Clover Health (CLOV 1.24%) made a big splash on Jan. 8 when it went public through a SPAC backed by Chamath Palihapitiya, the CEO of Social Capital and an early senior executive at Facebook. The Medicare Advantage insurer's stock, however, is down 45% since then, after suffering a double whammy of bad news in early February.

Does this spell trouble for the young public company, or is the dip in its stock an opportunity to buy shares today and become a millionaire tomorrow?

One woman, a patient wearing a mask, sits on a blue couch opposite a woman healthcare provider, also masked and gloved, who shows her medical forms.

Image source: Getty Images

Two major problems

First came a scathing report by Hindenburg Research alleging that Clover misled investors by not disclosing Department of Justice inquiries before the company's SPAC. The report also raised questions about Clover CEO Vivek Garipalli, alleged other improprieties in the company's business practices, and maligned Clover Assistant, the company's software platform for physicians.

The second problem came in Clover's response a day later, when in rebutting Hindenburg's report, it conceded that it was receiving inquiries from the Department of Justice and the SEC.

Those giant red flags would be enough to scare off most investors. They certainly should make someone pause before buying the company's stock. However, looking at the company's year-end numbers, there's some cause for long-term optimism. The question is, have the recent bad news and stock slump provided a buying opportunity, or is it just the tip of an iceberg that could sink investors?

Making headway in a crowded space

Our aging population has meant the demand for Medicare Advantage has grown and will continue to do so. One report by the Kaiser Family Foundation put the number of people enrolled in Medicare Advantage programs at 24.1 million in 2020, double what it was a decade ago.

The problem for Clover is that the field is dominated by established players such as Anthem, CVS Health, which owns Aetna, UnitedHealthcare, and Humana. The big four account for 70% of the enrollees, leaving smaller companies such as Clover to scrounge for the rest. Clover's year-end report said it had 58,000 members. That's well behind the big four. UnitedHealthcare, for example, said in January that it had 7 million Medicare Advantage members.

Clover is showing growth, but no profits

Clover reported yearly revenue of $672.9 million, a rise of 45.6% year over year, and its gross profits were reported as $82.4 million, an improvement of 12.2% year over year.

However, the company is still losing money. It reported a net loss of $91.6 million for the year. While that was also an improvement over 2019, where the company lost $363.7 million, there's a caveat -- $81.6 million of the 2020 yearly loss came in the fourth quarter, as more of its clients saw their doctors, reversing a trend that had carried on during the pandemic that benefited the company's bottom line.

Clover is still a very new company. It was founded in 2012, so it's not surprising that it isn't making a profit just yet. In that sense, it's following a path that many start-ups follow, of rapidly building revenue as a way of eventually becoming profitable.

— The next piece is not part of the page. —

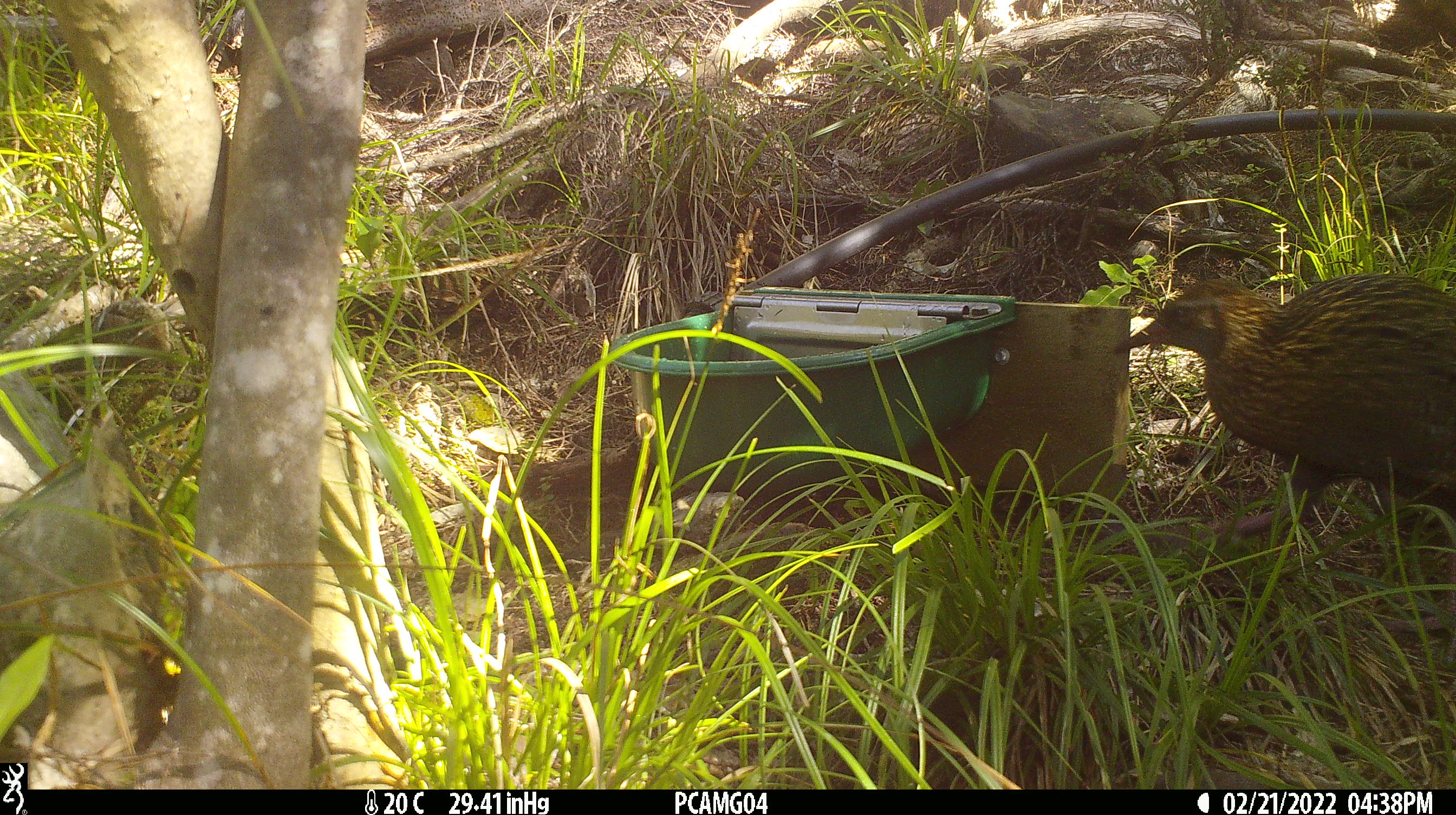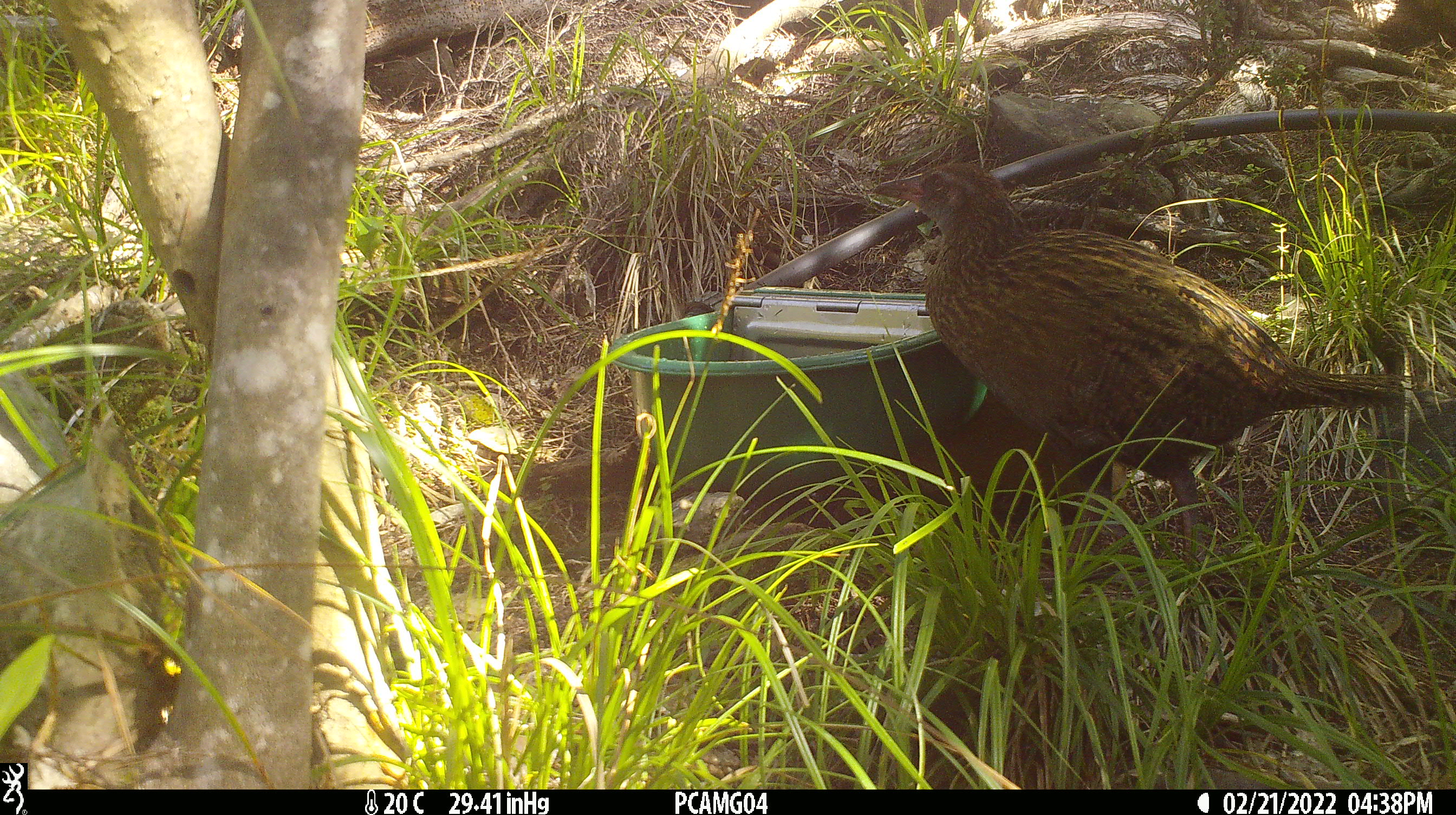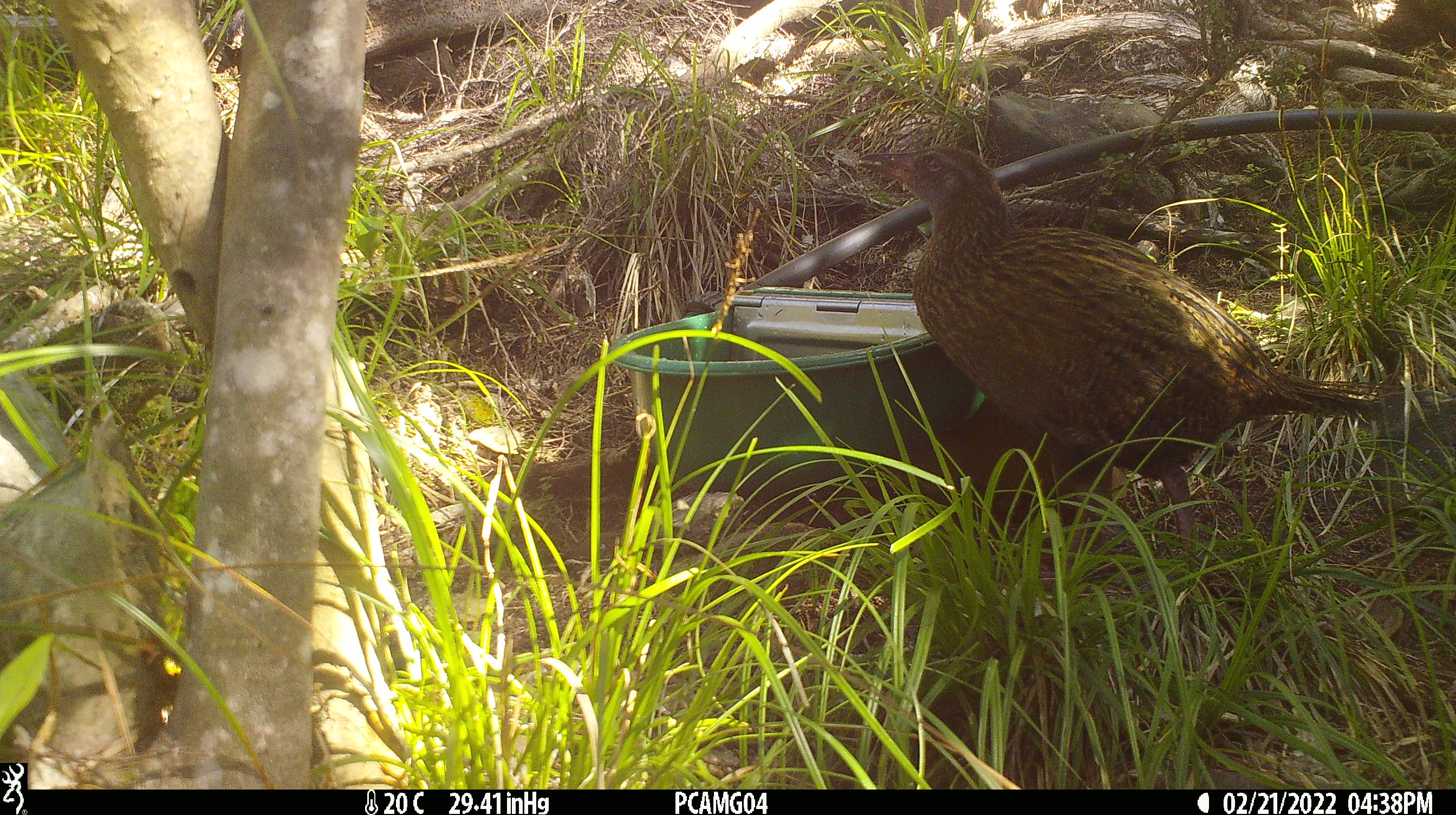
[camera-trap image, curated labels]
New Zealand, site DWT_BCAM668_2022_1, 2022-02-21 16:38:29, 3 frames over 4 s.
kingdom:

My concern is that even though Palihapitiya, in an interview on Squawk Box, said the company should be profitable by 2023, Clover doesn't yet seem to be headed even in the right direction. In its year-end report, Clover said it expects a net loss between $170 million and $210 million in 2021.

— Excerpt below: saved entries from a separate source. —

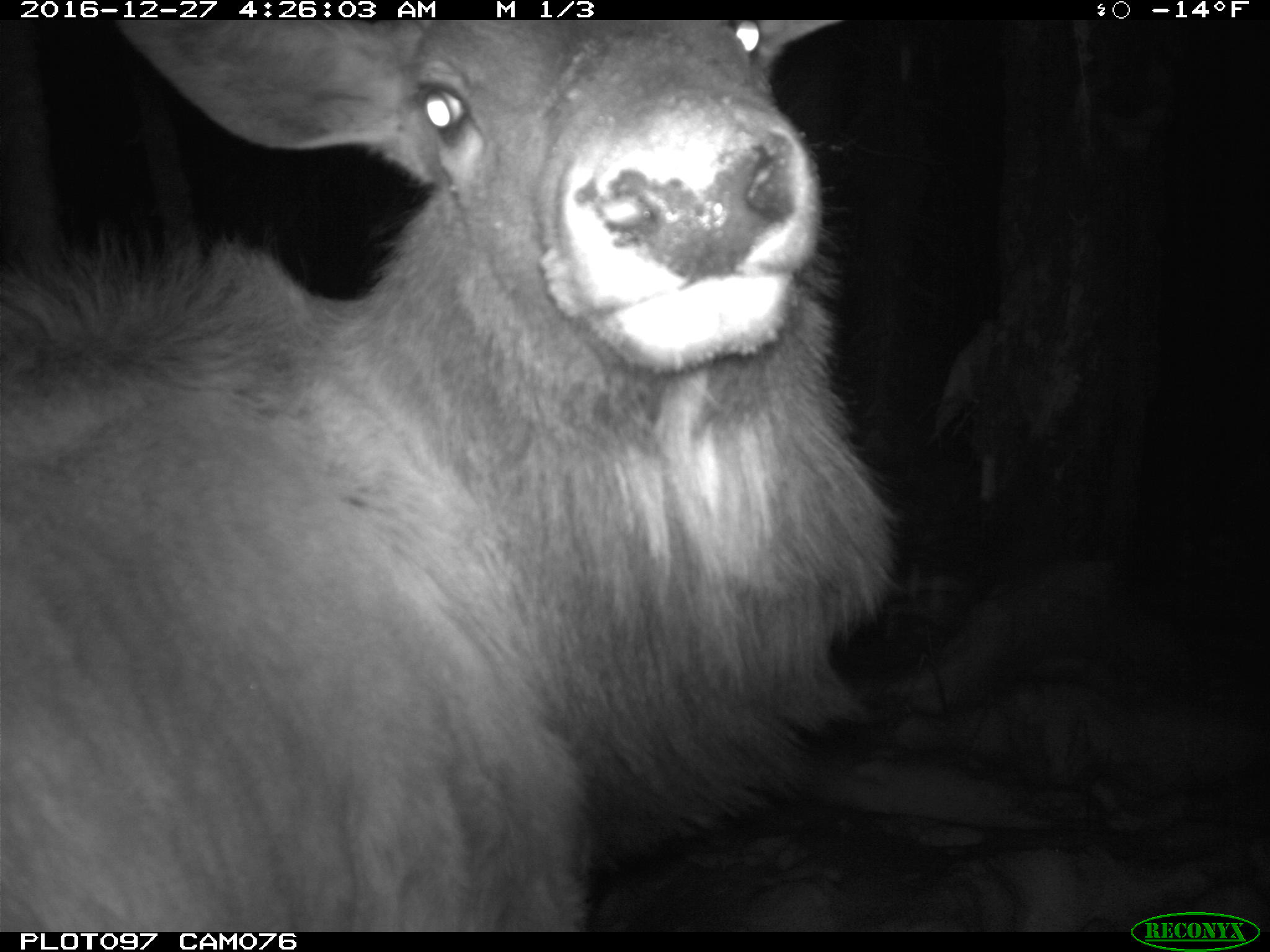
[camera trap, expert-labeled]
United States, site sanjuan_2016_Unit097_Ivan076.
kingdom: Animalia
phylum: Chordata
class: Mammalia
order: Artiodactyla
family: Cervidae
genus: Cervus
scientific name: Cervus elaphus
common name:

Clover's long-term prognosis

Addressing the question of this article -- is Clover Health a millionaire-maker stock? -- the answer is a resounding maybe, despite all the issues I've raised.

There is a large addressable market for Medicare Advantage insurers to capture. One estimate by the U.S. Senate Committee on Finance says there will be 38 million people insured by Medicare Advantage programs by 2025.

That puts the compound annual growth rate at 12.06% over the next four years. Clover Health, as a start-up, is also in a good position to nearly double its revenue every year. To do that, however, it needs to do more to separate itself from a very crowded field. 

In 2021, the company's overall rating with the Centers for Medicare and Medicare Services (CMS) was three stars out of five, including 3.5 stars for its health services and 3.0 for its drug plan. That's a problem for the company's growth, as the average plan had a rating of 4.06 and 77% of those enrolled did so in plans that were given at least four stars.

If the stock's price continues to fall, there may come a point, say at $6 a share, that it makes sense where the potential reward of doubling one's return outweighs the stock's risk. But at its current price, I'd stay away.